In procedural matters, the cantons will follow the same regime as for the DFT (Art. 40 THA repealed): each spouse will exercise their own rights, and the joint and several liability between spouses, where the cantons had provided for it, must be abolished for systemic coherence.
IV. Who Wins, Who Loses?
According to Federal Council estimates, the reform will result in a decrease in DFT revenue of approximately one billion francs per year, of which some 800 million will be borne by the Confederation and 200 million by the cantons. The proportion of taxpayers benefiting from a reduction will be significantly greater than that of taxpayers whose burden will increase.
The principal beneficiaries will be married dual-income couples with a relatively equal income distribution, for whom the elimination of income aggregation means a significant exit from the progressive bracket. Many married pensioner couples will also benefit. In addition, unmarried persons without children will benefit from the adjustment of the rate schedule, in particular the increase in the basic tax-exempt amount.
Conversely, the reform may result in additional burdens for married single-income couples or those with a low secondary income, particularly in the middle and upper income brackets. The equal division of the child deduction means that it will be partially ineffective for the spouse without income. Single-parent families will generally see their burden increase due to the abolition of the parental rate schedule, even though the increase in the child deduction and the new rate schedule mitigate this effect for low and middle incomes.
V. Entry into Force and Implementation
The amended DFTA and THA will enter into force simultaneously, no later than 1 January of the sixth year following approval by popular vote, i.e. 1 January 2032, although the Federal Council may set an earlier date.

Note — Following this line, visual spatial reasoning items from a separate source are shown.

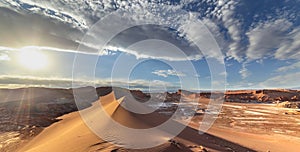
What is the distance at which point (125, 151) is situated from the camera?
4.91 m

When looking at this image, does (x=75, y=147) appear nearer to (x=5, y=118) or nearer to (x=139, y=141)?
(x=139, y=141)

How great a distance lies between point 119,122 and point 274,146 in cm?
866

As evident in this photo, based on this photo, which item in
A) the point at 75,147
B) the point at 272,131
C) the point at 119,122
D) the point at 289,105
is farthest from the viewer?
the point at 289,105

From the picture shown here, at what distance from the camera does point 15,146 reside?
870 centimetres

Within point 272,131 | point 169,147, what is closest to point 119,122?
point 169,147

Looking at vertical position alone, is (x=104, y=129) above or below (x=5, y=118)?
above

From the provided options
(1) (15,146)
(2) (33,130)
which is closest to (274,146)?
(1) (15,146)

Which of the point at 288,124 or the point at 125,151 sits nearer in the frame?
the point at 125,151

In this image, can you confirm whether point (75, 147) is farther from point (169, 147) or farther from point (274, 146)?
point (274, 146)

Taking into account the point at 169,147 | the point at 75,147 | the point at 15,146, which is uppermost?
the point at 169,147

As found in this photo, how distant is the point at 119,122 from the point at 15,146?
513cm

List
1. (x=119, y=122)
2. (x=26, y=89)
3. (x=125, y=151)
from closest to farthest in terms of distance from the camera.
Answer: (x=125, y=151) < (x=119, y=122) < (x=26, y=89)

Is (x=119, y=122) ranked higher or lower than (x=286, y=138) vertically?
higher

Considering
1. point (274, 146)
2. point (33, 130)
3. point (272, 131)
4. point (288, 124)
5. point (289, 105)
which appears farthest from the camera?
point (289, 105)
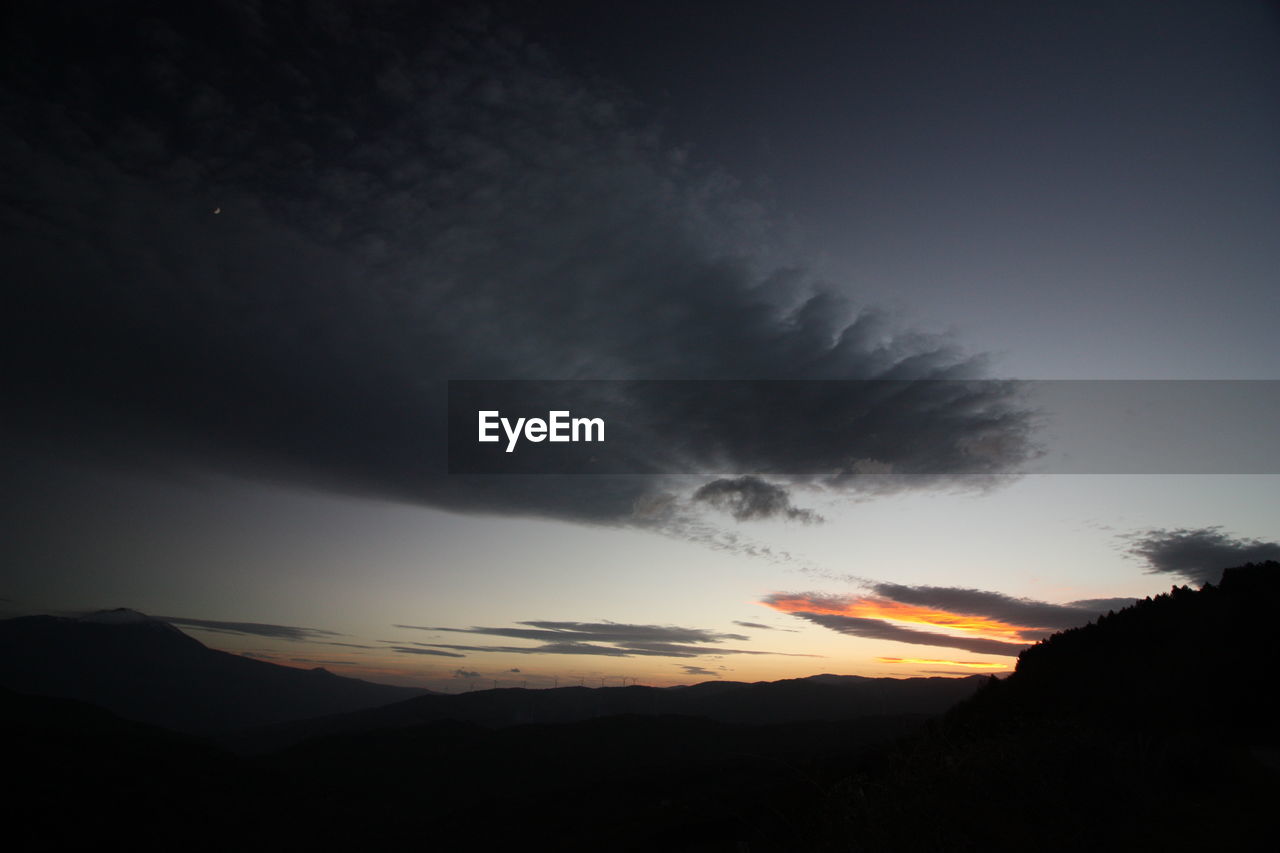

The cantons will have this period to adapt their legislation. If a canton has not implemented the required amendments within the prescribed time limit, the THA will apply directly by virtue of Art. 72(2) THA, subject to the transitional measures that the cantons must nevertheless put in place (Art. 72(3) THA), such as income and wealth tax rate schedules that the THA does not directly regulate.
The administrative burden will be considerable: an estimated 1.7 million additional tax returns will need to be processed at the national level. However, the project has been designed to reduce interdependencies between the files of the spouses and to bring certain simplifications, particularly in the area of source tax.
Conclusion
The Federal Act on Individual Taxation represents a paradigm shift in Swiss tax law. By abandoning the joint taxation of spouses, it addresses a long-standing demand for equity and neutrality with regard to marital status. It provides significant relief for dual-income couples and simplifies the source tax. However, single-income families and single-parent families will have to contend with less favourable consequences, which the increase in the child deduction only partially offsets. For the cantons, the reform opens a major legislative undertaking: it will be for them to define, within the limits of their fiscal autonomy, the new equilibria for the various categories of taxpayers.